* **Exercise requirements**:
What lines in the listing include "frames"? Return a copy of each.

* **Available records**:
-*-

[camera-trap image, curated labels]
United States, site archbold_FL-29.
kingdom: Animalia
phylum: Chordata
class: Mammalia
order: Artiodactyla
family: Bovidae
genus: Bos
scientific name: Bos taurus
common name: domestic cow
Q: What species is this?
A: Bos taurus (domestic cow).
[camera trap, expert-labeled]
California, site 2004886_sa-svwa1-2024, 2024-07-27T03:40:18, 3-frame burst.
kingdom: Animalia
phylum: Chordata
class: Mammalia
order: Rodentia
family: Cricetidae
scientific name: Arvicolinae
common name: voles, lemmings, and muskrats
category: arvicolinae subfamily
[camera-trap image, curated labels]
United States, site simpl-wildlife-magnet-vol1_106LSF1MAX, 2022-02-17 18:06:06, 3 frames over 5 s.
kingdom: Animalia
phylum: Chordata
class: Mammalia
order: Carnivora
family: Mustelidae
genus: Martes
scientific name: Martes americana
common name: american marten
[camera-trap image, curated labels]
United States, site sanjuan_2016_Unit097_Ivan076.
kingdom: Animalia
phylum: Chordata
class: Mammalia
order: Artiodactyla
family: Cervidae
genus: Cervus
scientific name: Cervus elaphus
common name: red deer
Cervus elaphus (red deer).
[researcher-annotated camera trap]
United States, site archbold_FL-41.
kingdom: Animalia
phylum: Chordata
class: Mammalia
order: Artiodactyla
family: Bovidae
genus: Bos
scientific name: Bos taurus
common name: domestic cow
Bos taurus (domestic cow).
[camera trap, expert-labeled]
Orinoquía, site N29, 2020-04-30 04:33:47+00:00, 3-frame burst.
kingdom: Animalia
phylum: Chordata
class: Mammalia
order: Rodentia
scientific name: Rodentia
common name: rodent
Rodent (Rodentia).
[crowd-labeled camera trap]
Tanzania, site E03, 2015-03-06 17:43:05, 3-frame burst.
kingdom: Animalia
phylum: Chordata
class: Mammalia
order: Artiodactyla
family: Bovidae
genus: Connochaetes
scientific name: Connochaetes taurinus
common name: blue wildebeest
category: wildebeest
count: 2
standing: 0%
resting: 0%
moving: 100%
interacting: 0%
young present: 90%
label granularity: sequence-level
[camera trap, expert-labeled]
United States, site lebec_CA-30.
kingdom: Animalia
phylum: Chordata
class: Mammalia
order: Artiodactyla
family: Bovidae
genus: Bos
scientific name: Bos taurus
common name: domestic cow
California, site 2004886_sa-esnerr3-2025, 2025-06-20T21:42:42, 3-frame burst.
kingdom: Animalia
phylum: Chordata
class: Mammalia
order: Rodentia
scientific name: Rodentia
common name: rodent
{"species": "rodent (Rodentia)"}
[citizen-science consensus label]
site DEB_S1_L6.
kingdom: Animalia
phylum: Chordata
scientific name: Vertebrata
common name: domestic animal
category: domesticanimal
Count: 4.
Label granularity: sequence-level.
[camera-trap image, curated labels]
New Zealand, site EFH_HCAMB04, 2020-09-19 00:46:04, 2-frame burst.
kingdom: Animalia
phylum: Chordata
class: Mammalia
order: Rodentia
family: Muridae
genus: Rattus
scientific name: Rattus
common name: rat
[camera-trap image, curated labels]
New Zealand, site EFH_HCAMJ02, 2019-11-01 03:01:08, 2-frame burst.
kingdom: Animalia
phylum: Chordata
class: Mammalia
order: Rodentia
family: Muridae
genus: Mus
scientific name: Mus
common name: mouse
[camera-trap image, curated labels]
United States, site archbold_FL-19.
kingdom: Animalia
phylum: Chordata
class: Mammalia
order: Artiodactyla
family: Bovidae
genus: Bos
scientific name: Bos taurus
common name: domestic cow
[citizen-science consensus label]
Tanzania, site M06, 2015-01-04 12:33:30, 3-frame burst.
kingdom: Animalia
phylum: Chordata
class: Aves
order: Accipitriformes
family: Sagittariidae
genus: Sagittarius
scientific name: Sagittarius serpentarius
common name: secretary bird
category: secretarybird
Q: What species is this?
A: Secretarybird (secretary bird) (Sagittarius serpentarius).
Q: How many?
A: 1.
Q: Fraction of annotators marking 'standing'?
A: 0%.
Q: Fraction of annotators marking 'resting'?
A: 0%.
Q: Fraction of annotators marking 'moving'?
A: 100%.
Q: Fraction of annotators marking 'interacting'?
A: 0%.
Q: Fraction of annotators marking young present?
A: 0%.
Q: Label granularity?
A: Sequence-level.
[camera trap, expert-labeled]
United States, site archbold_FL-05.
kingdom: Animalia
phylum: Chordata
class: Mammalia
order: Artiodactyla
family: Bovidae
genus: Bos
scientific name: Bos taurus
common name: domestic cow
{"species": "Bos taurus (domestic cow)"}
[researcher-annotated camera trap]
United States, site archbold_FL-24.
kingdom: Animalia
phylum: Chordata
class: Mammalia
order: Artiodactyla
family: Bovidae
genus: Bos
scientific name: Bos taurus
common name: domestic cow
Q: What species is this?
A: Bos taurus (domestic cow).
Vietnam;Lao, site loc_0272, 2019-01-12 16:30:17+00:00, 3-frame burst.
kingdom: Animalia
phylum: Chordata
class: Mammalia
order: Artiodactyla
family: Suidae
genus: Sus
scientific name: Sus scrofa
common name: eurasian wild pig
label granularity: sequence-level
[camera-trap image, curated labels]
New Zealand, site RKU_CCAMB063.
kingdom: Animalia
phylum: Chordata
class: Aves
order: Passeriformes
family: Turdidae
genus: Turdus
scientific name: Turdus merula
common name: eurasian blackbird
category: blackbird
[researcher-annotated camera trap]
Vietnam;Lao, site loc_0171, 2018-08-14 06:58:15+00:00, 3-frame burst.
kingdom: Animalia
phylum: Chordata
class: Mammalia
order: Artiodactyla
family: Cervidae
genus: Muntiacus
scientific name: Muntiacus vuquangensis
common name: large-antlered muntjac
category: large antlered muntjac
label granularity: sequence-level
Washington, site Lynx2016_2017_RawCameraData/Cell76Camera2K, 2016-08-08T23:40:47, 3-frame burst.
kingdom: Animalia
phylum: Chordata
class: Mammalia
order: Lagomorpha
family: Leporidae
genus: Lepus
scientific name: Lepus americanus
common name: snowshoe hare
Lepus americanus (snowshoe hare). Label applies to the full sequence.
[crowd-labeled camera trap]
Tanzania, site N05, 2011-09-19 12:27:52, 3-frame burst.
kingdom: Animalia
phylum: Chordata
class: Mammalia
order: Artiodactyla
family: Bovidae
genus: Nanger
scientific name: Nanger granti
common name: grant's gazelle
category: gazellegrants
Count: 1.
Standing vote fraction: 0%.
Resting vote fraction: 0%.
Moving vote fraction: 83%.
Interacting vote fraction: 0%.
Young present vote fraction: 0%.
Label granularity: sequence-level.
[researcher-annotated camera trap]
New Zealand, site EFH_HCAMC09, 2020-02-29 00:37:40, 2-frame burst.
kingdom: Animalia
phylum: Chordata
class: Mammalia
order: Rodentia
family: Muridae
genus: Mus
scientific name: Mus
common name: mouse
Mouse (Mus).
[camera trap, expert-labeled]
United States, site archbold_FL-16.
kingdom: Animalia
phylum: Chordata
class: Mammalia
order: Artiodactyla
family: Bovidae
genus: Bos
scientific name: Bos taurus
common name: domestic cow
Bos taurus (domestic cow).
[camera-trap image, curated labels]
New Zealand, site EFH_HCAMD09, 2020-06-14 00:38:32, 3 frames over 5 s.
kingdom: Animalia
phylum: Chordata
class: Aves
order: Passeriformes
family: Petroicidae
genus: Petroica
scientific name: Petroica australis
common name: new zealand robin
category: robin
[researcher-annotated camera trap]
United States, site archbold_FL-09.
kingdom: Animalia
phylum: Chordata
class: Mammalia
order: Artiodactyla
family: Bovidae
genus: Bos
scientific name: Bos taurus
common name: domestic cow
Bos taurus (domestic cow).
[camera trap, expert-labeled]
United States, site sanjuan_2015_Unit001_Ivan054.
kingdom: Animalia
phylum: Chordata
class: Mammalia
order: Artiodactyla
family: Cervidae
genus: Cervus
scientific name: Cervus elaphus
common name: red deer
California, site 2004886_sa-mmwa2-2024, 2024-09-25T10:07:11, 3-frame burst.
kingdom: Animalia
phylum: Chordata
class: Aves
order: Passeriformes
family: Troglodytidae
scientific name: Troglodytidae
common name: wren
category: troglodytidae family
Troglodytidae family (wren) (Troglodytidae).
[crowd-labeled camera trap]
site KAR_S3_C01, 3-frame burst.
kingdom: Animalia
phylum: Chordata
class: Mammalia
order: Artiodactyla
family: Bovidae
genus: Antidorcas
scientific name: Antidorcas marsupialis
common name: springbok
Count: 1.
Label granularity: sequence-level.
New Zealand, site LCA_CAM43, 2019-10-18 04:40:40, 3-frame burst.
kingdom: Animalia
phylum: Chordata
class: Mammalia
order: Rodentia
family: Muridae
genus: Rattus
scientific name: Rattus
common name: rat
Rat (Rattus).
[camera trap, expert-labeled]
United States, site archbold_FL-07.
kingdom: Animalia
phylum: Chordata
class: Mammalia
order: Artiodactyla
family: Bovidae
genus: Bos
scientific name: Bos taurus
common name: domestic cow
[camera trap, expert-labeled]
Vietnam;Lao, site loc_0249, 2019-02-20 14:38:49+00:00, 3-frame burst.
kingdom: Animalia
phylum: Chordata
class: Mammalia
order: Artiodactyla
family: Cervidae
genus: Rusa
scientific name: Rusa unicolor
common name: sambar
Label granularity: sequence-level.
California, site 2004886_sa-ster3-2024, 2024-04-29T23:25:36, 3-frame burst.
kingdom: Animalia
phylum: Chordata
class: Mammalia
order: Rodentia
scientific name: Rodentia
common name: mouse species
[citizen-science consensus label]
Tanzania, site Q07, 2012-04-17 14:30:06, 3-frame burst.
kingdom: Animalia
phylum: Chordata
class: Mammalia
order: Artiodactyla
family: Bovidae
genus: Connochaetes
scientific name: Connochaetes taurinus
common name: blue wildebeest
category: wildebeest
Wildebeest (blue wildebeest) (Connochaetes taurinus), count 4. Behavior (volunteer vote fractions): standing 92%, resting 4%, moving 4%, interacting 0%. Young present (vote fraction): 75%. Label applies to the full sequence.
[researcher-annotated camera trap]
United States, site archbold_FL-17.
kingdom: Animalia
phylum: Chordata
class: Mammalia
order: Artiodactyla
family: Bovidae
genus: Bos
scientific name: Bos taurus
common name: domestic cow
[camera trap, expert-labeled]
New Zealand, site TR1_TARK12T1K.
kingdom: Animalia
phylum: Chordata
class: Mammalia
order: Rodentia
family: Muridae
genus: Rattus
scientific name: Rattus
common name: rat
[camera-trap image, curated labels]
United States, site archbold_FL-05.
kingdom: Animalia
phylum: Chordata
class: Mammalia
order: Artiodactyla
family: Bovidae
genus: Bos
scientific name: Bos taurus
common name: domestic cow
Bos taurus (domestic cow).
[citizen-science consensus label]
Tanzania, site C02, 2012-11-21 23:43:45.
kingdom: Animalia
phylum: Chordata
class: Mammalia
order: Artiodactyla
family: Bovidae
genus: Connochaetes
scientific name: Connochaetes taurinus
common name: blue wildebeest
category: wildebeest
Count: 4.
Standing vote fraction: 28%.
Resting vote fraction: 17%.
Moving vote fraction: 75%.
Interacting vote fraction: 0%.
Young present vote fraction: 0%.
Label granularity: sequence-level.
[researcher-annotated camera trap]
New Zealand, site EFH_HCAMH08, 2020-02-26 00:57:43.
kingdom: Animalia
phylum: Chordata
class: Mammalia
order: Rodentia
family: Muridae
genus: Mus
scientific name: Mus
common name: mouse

-*-

* **Exercise solution**:
United States, site simpl-wildlife-magnet-vol1_106LSF1MAX, 2022-02-17 18:06:06, 3 frames over 5 s.
New Zealand, site EFH_HCAMD09, 2020-06-14 00:38:32, 3 frames over 5 s.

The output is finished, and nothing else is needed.